## [Text passage]
- Opening Delimiter -

The Ferguson Fire burns near Yosemite National Park on Monday, July 16, 2018. (Sierra National Forest)
Two more firefighters have become casualties of the big wildland blaze burning just outside Yosemite National Park.
Officials said one firefighter was transported to a hospital early Wednesday to undergo surgery for a broken leg suffered while battling the Ferguson Fire. A second firefighter suffered heat-related issues and was treated and released.
Last Saturday, Braden Varney, 36, a Cal Fire heavy equipment operator, was killed when his bulldozer overturned.
The blaze, which started late Friday in Mariposa County, is moving through dry brush and timber in the Sierra National Forest, along Yosemite's western edge. As of Wednesday morning, the fire had burned across 17,319 acres -- about 27 square miles -- and was 5 percent contained.
Cal Fire says the more than 1,800 firefighters battling the blaze are facing hot, dry conditions, and the agency says fire activity is expected to intensify over the next two days.
"It's gonna start getting hotter," said Cal Fire spokesman Richard Eagan. "Hotter and drier usually isn't good for us as firefighters."
As is often the case with California's wildland fires, the terrain is difficult.
"It's pretty steep, not really easily accessible by foot," Eagan said. "So it's been challenging for the firefighters for sure."
Officials say monsoonal moisture that's expected to start pushing in from the south on Wednesday afternoon could pose another threat, with the possibility of thunderstorms that could produce gusty, erratic winds.

- Closing Delimiter -

## [Entries provided]
- Opening Delimiter -

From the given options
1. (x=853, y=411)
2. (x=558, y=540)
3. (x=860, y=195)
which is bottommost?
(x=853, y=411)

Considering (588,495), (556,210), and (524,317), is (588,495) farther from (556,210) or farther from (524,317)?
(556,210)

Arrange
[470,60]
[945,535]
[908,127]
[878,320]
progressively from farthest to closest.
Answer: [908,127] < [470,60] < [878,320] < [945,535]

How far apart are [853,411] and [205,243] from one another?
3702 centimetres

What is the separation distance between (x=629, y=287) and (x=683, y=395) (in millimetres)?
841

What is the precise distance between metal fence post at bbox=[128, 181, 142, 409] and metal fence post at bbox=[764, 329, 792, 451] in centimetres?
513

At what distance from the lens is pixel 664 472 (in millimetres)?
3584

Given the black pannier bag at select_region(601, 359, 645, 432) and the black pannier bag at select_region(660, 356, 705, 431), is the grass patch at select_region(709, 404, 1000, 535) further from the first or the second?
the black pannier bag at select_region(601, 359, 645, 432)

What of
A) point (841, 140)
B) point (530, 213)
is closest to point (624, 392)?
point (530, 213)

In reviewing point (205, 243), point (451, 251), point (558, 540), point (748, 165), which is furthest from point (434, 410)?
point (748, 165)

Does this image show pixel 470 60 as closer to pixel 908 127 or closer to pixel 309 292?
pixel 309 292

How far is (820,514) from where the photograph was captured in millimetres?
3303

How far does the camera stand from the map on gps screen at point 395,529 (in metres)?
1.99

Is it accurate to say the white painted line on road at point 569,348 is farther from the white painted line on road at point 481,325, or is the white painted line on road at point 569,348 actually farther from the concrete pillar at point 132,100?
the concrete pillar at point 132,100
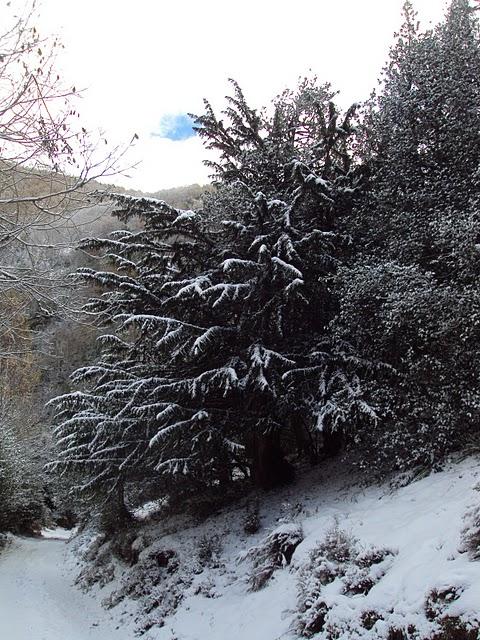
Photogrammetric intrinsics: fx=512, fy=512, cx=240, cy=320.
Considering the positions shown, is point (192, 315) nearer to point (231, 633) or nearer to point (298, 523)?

- Closing Delimiter -
- Opening Delimiter -

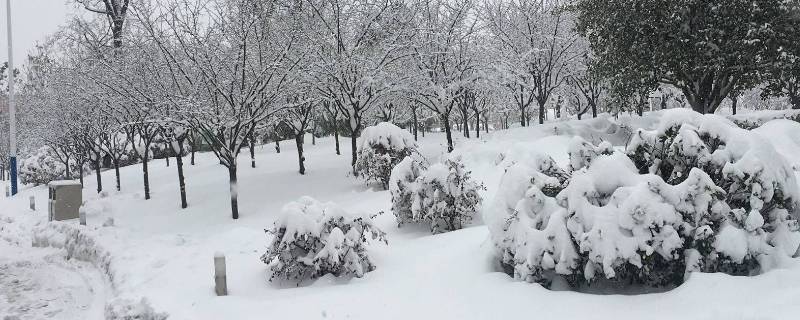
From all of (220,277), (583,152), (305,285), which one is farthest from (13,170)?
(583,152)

- Closing Delimiter -

## [What to do]
A. Using the Ferguson Fire report, answer these:
(i) How was Braden Varney killed?
(ii) How many acres had the fire burned as of Wednesday morning?
(iii) What is the name of the Cal Fire spokesman quoted?
B. Carry on the Ferguson Fire report from the point where it ends.
The entries are not needed for this work.

## [Response list]
A.
(i) His bulldozer overturned.
(ii) 17,319 acres.
(iii) Richard Eagan.

B.
U.S. Forest Service spokesman Jim Mackensen said fire commanders are keeping a close eye on the weather.
"We have meteorologists here watching the weather radar, and as they see storms moving in this direction, they will alert our people on the ground, and they will disengage from the fire and move to an area of safe refuge," he said.
The blaze has forced the closure of a portion of Highway 140, one of the key routes into Yosemite. And Mackensen said there's a chance the fire could burn into the park at some point.
"It's definitely a possibility based on the terrain," Mackensen said. "The fire wants to try and travel up the south fork of the Merced River drainage, which does take it into the Wawona area [of Yosemite], and we are looking at that."
Park officials say all trails, campground, restaurants and lodges within Yosemite remain open, though smoke from the wildfire is polluting the air and limiting visibility. The smoky conditions have prompted some tourists to cut their trips short due to limited visibility at some of the park's biggest attractions.
The poor air quality also prompted air pollution officials in the San Joaquin Valley on Sunday to issue health alerts for Stanislaus, Merced, Madera, Fresno, and Tulare counties that will remain in effect for the duration of the fire.
Mandatory evacuation orders remain in effect for the communities of Cedar Lodge, Savage’s Trading Post, Jerseydale, Sweetwater Ridge, Mariposa Pines and the stretch of Incline Road between Clearing House and the Foresta Bridge.
Cal Fire's Eagan said hundreds of people showed up for a community meeting about the fire in the community of Ahwahnee on Tuesday night, and another meeting is planned for 4 p.m. on Wednesday at the El Portal Community Hall.
This post has been updated to include more information on the injured firefighters.